New Delhi: The Electricity (Amendment) Bill 2022 was on Monday introduced in the Lok Sabha amid vocal opposition, and the government then announced that it will be referred to a Parliamentary Standing Committee where all concerns can be discussed.
Power Minister R K Singh accused the opposition MPs of spreading “false propaganda” against the Bill and said it was “pro-people”.
As Singh moved the Bill for introduction in the Lok Sabha, several opposition members raised objections. The Minister said the Bill will be sent to a Parliamentary Standing Committee where all concerns can be discussed.
RSP’s N K Premchandran called it “anti-farmer” and said it was against the federal character of the Constitution.
Congress’ Manish Tewari said the object of the Electricity Act was to protect consumers and supply electricity to all areas.
“This amendment substantially weakens the power of the state to achieve this objective by providing for multiple privately owned distribution companies,” he said.
Communist Party of India (Marxist) member A M Arif said detailed discussions should be held with states and also pointed out that withdrawal of the Bill was one of the key demands of farmers.
“SKM was assured it would be withdrawn,” he said.
Congress leader in the House Adhir Ranjan Chowdhury also got up to speak but was told by Rajendra Agrawal who was in the chair that his colleague Manish Tewari had already spoken, triggering protests by opposition benches.
Soon Speaker Om Birla was back on the Chair.
Trinamool Congress’ Saugata Roy also mentioned the farmers’ protest and said the government had assured the Samyukt Kisan Morcha in writing that the Bill would be withdrawn. He called the Bill “anti-people”.

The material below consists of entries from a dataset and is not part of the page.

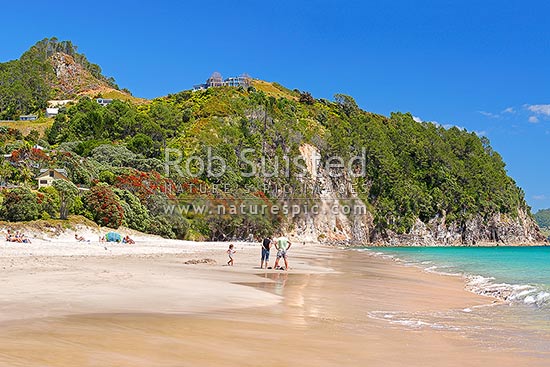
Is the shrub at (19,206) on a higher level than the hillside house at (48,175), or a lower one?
lower

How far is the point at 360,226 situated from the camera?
101875 mm

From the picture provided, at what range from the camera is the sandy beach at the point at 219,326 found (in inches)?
241

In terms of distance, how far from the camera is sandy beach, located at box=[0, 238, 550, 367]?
241 inches

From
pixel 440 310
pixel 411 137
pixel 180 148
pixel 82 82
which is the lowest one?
pixel 440 310

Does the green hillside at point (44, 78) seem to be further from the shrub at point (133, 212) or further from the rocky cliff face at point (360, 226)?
the shrub at point (133, 212)

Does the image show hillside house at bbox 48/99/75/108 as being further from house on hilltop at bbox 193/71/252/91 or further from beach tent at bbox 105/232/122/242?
beach tent at bbox 105/232/122/242

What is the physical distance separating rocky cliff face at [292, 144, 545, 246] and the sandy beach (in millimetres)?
72398

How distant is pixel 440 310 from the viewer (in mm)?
12258

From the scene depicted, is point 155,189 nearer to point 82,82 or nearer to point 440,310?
point 440,310

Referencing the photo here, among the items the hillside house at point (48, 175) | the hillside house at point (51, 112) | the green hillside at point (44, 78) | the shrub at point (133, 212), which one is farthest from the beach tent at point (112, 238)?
the green hillside at point (44, 78)

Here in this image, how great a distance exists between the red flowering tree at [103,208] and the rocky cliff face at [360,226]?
46989 millimetres

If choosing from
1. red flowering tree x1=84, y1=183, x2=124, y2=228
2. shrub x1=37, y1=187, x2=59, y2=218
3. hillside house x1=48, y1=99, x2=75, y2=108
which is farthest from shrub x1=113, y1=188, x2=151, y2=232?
hillside house x1=48, y1=99, x2=75, y2=108

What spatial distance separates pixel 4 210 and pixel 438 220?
94513mm

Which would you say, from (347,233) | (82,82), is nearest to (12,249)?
(347,233)
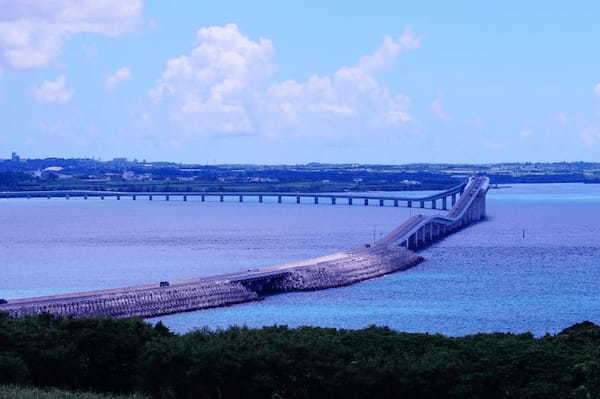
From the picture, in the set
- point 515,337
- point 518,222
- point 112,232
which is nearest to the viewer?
point 515,337

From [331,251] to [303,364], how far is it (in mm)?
71542

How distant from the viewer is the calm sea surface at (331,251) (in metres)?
54.7

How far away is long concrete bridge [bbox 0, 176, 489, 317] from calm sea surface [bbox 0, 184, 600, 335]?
1.49m

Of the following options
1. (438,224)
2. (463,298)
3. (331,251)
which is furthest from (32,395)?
(438,224)

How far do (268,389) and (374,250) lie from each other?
60.6m

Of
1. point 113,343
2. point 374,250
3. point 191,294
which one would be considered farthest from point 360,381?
point 374,250

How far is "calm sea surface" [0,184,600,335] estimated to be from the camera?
54656 millimetres

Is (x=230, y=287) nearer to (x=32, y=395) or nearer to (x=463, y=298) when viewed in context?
(x=463, y=298)

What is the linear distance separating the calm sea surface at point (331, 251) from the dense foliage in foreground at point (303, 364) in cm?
2115

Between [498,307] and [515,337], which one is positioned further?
[498,307]

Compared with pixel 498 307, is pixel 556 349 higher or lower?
higher

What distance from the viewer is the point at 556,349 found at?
2478cm

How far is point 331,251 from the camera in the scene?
9644 cm

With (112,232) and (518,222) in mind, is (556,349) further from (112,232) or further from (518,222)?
(518,222)
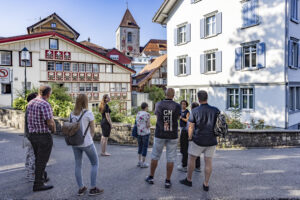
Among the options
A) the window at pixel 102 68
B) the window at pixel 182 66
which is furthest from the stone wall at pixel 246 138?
the window at pixel 102 68

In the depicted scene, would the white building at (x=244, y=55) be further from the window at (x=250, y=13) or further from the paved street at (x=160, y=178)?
the paved street at (x=160, y=178)

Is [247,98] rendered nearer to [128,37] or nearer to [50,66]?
[50,66]

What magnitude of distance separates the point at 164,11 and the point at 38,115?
61.5 feet

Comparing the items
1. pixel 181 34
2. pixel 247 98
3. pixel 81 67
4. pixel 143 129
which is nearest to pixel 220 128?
pixel 143 129

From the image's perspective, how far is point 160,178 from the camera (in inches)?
188

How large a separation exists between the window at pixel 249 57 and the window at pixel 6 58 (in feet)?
67.9

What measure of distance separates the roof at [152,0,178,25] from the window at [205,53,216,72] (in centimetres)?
574

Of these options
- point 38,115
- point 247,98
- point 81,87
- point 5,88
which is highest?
point 81,87

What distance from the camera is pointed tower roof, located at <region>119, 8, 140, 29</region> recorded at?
68000mm

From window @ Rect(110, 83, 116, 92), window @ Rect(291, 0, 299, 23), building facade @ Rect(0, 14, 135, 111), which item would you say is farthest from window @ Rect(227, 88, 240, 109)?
window @ Rect(110, 83, 116, 92)

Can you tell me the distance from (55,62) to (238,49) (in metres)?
19.3

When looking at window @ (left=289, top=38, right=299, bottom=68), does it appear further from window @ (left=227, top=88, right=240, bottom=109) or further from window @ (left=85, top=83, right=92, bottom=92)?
window @ (left=85, top=83, right=92, bottom=92)

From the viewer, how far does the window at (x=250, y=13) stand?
46.2ft

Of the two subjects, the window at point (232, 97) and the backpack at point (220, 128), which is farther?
the window at point (232, 97)
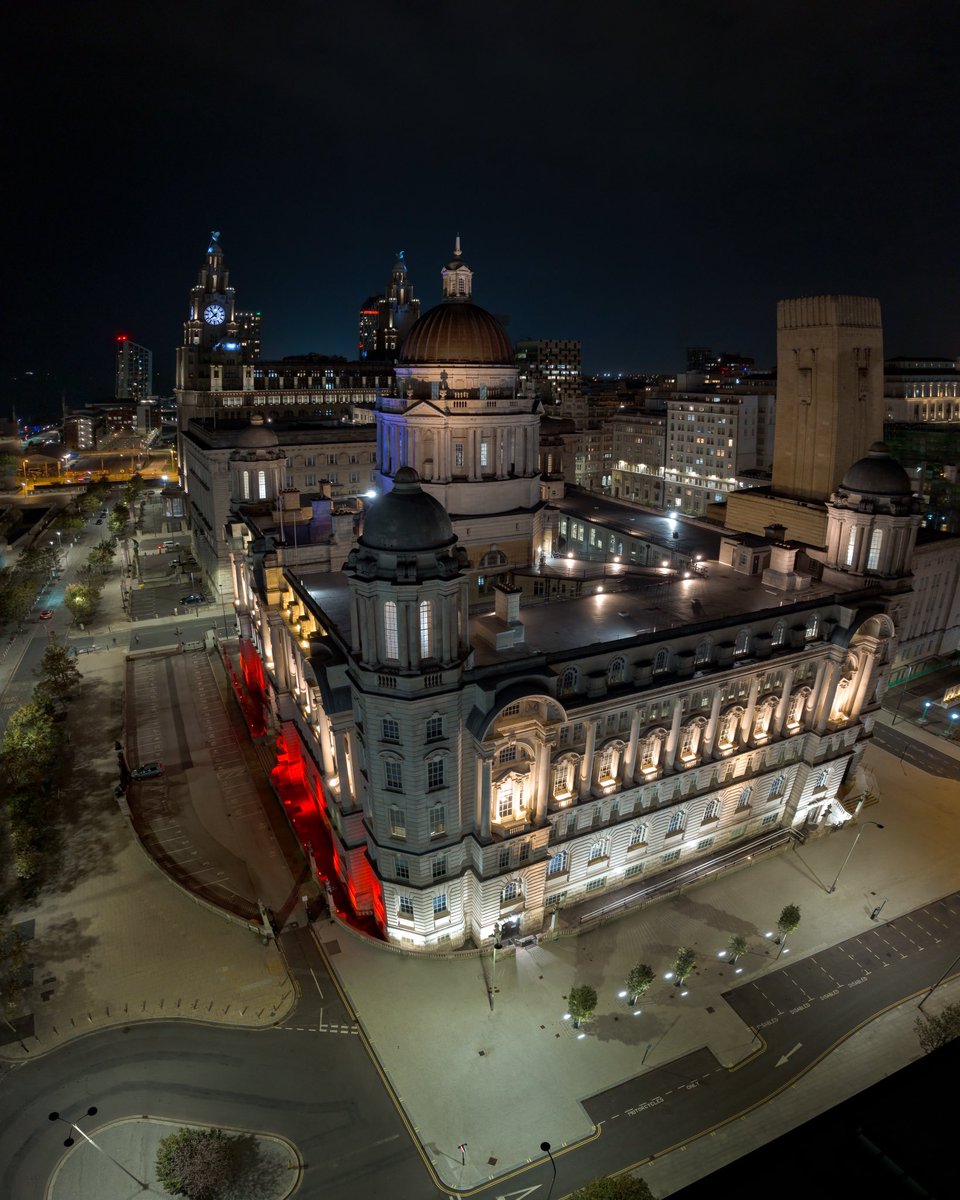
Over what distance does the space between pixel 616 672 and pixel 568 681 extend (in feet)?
12.8

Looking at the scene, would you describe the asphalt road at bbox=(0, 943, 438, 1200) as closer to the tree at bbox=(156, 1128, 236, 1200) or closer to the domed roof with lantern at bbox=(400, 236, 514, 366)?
the tree at bbox=(156, 1128, 236, 1200)

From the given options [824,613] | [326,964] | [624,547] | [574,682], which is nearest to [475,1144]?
[326,964]

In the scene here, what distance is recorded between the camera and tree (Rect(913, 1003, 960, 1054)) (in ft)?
134

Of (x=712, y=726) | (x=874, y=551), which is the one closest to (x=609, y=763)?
(x=712, y=726)

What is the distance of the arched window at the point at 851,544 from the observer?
60.6 meters

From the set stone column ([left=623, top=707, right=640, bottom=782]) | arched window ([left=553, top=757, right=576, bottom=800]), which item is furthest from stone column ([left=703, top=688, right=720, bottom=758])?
arched window ([left=553, top=757, right=576, bottom=800])

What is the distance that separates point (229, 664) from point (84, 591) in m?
30.0

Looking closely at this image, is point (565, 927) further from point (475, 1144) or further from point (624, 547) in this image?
point (624, 547)

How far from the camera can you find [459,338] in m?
70.8

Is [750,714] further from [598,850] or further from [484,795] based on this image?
[484,795]

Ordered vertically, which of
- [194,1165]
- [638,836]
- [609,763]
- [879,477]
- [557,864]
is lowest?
[194,1165]

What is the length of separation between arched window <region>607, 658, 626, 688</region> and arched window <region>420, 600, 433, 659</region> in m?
13.2

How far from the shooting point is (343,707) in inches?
1859

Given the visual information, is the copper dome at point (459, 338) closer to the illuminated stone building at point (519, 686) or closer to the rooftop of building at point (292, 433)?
the illuminated stone building at point (519, 686)
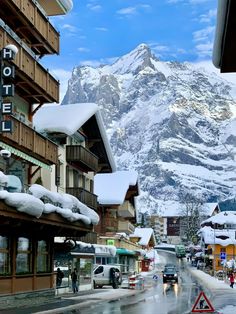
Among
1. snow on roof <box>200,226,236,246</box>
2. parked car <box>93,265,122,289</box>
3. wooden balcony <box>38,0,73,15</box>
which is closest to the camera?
wooden balcony <box>38,0,73,15</box>

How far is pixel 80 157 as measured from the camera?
131ft

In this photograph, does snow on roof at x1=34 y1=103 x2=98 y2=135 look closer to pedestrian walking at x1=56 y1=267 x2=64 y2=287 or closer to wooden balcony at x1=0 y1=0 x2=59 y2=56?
wooden balcony at x1=0 y1=0 x2=59 y2=56

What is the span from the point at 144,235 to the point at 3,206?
101 meters

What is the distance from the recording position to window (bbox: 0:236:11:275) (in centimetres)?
2511

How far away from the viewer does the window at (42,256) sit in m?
29.9

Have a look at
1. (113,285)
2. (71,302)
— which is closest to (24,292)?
(71,302)

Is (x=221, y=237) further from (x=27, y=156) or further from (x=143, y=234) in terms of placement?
(x=27, y=156)

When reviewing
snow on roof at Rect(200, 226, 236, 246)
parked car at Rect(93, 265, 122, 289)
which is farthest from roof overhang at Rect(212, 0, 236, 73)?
snow on roof at Rect(200, 226, 236, 246)

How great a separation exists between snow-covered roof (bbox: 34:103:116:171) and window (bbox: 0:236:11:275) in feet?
42.7

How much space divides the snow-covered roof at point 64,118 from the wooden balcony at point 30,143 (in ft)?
20.5

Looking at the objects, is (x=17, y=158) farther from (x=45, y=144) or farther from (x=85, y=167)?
(x=85, y=167)

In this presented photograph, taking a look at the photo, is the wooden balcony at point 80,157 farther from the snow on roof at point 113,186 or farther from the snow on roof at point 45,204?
the snow on roof at point 113,186

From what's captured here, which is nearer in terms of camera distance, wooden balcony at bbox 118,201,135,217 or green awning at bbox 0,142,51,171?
green awning at bbox 0,142,51,171

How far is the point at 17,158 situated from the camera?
2809cm
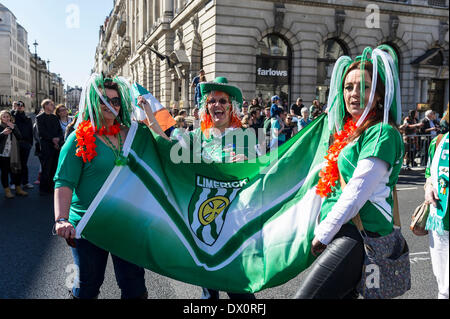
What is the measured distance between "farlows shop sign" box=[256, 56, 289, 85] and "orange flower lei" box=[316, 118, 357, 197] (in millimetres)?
Result: 17552

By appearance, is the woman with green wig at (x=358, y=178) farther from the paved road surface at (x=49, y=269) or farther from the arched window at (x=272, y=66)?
the arched window at (x=272, y=66)

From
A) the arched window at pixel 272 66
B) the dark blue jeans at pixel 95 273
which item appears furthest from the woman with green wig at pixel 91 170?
the arched window at pixel 272 66

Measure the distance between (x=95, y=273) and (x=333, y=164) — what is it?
5.56 feet

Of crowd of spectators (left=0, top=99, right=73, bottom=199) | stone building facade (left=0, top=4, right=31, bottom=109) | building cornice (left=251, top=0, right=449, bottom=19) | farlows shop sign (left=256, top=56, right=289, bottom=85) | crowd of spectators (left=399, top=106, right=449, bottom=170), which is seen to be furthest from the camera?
stone building facade (left=0, top=4, right=31, bottom=109)

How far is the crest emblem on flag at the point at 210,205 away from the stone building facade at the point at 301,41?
1553 cm

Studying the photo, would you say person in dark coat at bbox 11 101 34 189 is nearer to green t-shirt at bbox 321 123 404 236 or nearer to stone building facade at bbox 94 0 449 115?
green t-shirt at bbox 321 123 404 236

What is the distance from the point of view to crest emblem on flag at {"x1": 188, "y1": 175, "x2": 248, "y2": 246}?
2883mm

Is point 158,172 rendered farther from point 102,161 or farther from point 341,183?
point 341,183

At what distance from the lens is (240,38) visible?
59.5 feet

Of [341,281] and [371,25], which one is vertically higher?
[371,25]

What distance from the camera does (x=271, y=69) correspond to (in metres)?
19.6

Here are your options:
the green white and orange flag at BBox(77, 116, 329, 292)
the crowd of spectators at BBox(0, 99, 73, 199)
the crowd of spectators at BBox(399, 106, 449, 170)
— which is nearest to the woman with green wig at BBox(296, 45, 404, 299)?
the green white and orange flag at BBox(77, 116, 329, 292)

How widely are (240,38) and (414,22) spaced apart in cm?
1086
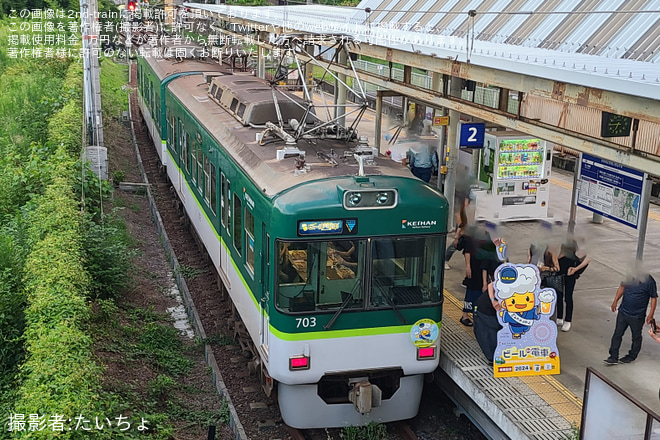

The Speaker asked the MP not to make a speech and to oppose the introduction of the Bill from a legal perspective.
Minister Singh argued that the Bill will not impact subsidies and farmers will continue to get free electricity.
The Bill was then introduced in the House, and the Minister said that the government intends to refer it to a Standing Committee.
The Bill aims to facilitate the entry of private companies in electricity distribution, which will enable power consumers to choose from multiple service providers, just like telecom services.